Given records
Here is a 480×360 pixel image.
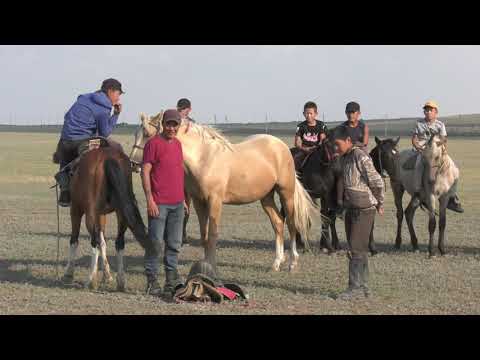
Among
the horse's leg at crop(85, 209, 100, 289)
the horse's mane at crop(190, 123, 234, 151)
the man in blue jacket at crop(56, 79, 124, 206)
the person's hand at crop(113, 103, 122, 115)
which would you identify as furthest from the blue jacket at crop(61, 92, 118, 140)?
the horse's leg at crop(85, 209, 100, 289)

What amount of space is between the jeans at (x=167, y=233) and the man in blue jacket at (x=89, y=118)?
1559mm

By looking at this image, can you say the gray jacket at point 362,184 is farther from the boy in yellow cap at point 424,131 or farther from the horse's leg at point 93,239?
the boy in yellow cap at point 424,131

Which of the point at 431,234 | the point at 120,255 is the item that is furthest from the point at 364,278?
the point at 431,234

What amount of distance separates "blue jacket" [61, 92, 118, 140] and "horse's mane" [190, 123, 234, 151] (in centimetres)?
123

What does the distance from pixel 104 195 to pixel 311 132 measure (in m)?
5.18

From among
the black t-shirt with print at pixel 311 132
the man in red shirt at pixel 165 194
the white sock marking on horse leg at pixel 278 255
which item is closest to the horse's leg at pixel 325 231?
the black t-shirt with print at pixel 311 132

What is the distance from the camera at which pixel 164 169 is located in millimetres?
8586

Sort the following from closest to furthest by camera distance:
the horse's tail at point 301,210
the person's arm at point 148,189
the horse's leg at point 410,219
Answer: the person's arm at point 148,189 → the horse's tail at point 301,210 → the horse's leg at point 410,219

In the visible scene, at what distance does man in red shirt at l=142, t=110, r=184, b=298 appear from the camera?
8.55 metres

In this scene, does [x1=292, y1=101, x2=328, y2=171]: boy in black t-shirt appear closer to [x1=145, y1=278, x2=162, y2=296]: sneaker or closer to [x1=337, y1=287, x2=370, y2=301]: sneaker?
[x1=337, y1=287, x2=370, y2=301]: sneaker

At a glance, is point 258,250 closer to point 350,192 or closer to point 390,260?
point 390,260

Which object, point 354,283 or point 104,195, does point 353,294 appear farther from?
point 104,195

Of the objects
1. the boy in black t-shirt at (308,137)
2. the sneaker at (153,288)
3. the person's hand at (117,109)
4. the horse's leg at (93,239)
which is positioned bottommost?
the sneaker at (153,288)

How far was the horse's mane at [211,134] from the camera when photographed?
9719 mm
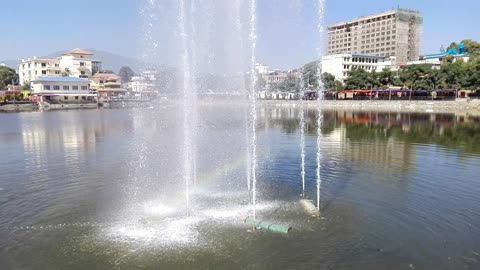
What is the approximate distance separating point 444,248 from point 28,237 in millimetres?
11403

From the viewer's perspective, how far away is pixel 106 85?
132250 millimetres

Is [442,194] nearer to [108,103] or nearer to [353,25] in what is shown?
[108,103]

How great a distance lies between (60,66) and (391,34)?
13243cm

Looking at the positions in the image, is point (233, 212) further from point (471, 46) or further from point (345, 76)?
point (471, 46)

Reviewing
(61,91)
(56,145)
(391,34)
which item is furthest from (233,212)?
(391,34)

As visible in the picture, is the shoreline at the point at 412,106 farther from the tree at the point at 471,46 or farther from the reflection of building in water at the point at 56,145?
the reflection of building in water at the point at 56,145

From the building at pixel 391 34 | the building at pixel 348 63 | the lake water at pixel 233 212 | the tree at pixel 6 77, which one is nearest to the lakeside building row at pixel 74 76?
the tree at pixel 6 77

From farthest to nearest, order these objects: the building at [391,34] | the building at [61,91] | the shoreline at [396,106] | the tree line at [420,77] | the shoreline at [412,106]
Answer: the building at [391,34]
the building at [61,91]
the tree line at [420,77]
the shoreline at [396,106]
the shoreline at [412,106]

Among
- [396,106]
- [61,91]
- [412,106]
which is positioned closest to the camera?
[412,106]

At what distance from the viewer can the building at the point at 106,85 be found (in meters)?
129

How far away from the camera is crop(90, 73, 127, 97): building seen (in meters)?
129

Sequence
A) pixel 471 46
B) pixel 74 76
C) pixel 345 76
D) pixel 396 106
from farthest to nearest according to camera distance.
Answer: pixel 345 76
pixel 74 76
pixel 471 46
pixel 396 106

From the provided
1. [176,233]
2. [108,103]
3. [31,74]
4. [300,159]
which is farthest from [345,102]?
[31,74]

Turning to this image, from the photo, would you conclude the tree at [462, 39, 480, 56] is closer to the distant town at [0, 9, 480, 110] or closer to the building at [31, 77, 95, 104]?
the distant town at [0, 9, 480, 110]
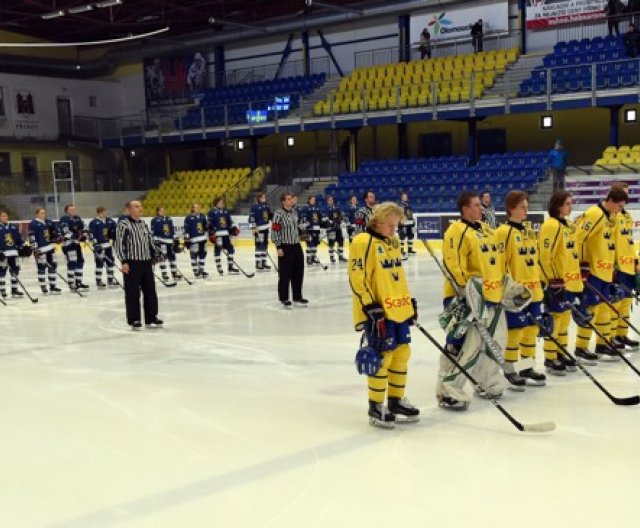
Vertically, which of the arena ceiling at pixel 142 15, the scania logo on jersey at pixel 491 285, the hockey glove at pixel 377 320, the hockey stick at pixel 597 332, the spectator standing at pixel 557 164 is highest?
the arena ceiling at pixel 142 15

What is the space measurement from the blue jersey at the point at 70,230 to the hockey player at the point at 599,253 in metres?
9.85

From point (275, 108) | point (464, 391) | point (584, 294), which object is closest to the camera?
point (464, 391)

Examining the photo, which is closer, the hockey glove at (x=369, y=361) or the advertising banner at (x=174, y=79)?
the hockey glove at (x=369, y=361)

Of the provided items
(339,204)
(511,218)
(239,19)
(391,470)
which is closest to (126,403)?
(391,470)

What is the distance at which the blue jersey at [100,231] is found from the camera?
14438 mm

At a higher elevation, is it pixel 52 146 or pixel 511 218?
pixel 52 146

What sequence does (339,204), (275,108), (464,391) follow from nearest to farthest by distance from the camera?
(464,391), (339,204), (275,108)

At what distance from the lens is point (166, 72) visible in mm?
33594

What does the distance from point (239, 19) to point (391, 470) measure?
29.0 meters

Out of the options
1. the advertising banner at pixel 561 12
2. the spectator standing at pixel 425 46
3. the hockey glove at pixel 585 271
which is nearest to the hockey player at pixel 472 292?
the hockey glove at pixel 585 271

Written instruction
Please turn the lines from the one containing "At a higher" through the end of the lines above into a CSV with the columns text and answer, one row per answer and the text before it in the text column. Quote every field and replace line breaks with spaces.

Response for this exercise
text,answer
"At a higher elevation, is it pixel 52 146 or pixel 511 218?","pixel 52 146"
"What sequence does (339,204), (275,108), (464,391) follow from nearest to farthest by distance from the camera?","(464,391), (339,204), (275,108)"
"At what distance from the lens is point (166, 72) visible in mm?","33594"
"What does the distance from point (239, 19) to point (391, 470) measure?","29.0 meters"
"Out of the options 1. the advertising banner at pixel 561 12 2. the spectator standing at pixel 425 46 3. the hockey glove at pixel 585 271 which is nearest to the hockey player at pixel 472 292?","the hockey glove at pixel 585 271"